Caso você esteja pensando se deve ir assistir ou não, a resposta é vá. Quem é daqui nem tem desculpa, pois o convite é para ver um cinema feito por curitibanos, com equipe curitibana e rodado inteiramente no “Boquera”. Se isso não for motivação suficiente, vale a pena porque “Coração de Neon” é um ótimo filme nacional, tanto que já conquistou prêmios nos EUA, na Rússia e ainda no Brasil (derrubando o mito de que santo de casa não faz milagre). 

Lá fora deve ter agradado por não ter medo de ser local. Ele escancara que é de Curitiba, mesmo sabendo que muita gente não deve ter a menor ideia de que cidade é essa, e até uma capivara entrou na história. Mas, no mesmo plano, estão questões sociais que ultrapassam fronteiras: a violência contra a mulher, a falta de perspectiva, a opressão, e a violência policial. 

Certamente a qualidade técnica agradou. Prestando atenção às imagens extras, parece que foi gravado com uma câmera só, mas não se nota isso na sala de exibição. As sequências de ação prendem, ganham tensão pela trilha pulsante e ambientação sonora. Ponto para o diretor de fotografia, Eduardo Ribeiro, e para o diretor de som, Gustavo Andriewiski, que assina a trilha original com Jotta Valiente e Lucas Estevan Soares. Vários outros pontos são garantidos a Soares pela direção e roteiro do filme, por ser produtor junto com Rhaissa Gonçalves, por atuar num dos papéis principais e porque também está com a mão na massa da distribuição – o cara é realmente um one-man band (banda de um homem só).

■ **Dados**:
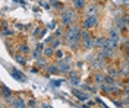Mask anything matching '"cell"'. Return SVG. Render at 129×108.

■ **Objetivo do exercício**:
Responda às perguntas sobre o filme com base na seleção.
(a) Em que países, além do Brasil, o filme já conquistou prêmios?
(b) Que animal entrou na história do filme?
(c) Quem é o diretor de fotografia do filme?
Utilize somente a seleção para responder.

■ **Resultado final**:
(a) Nos EUA e na Rússia.
(b) Uma capivara.
(c) Eduardo Ribeiro.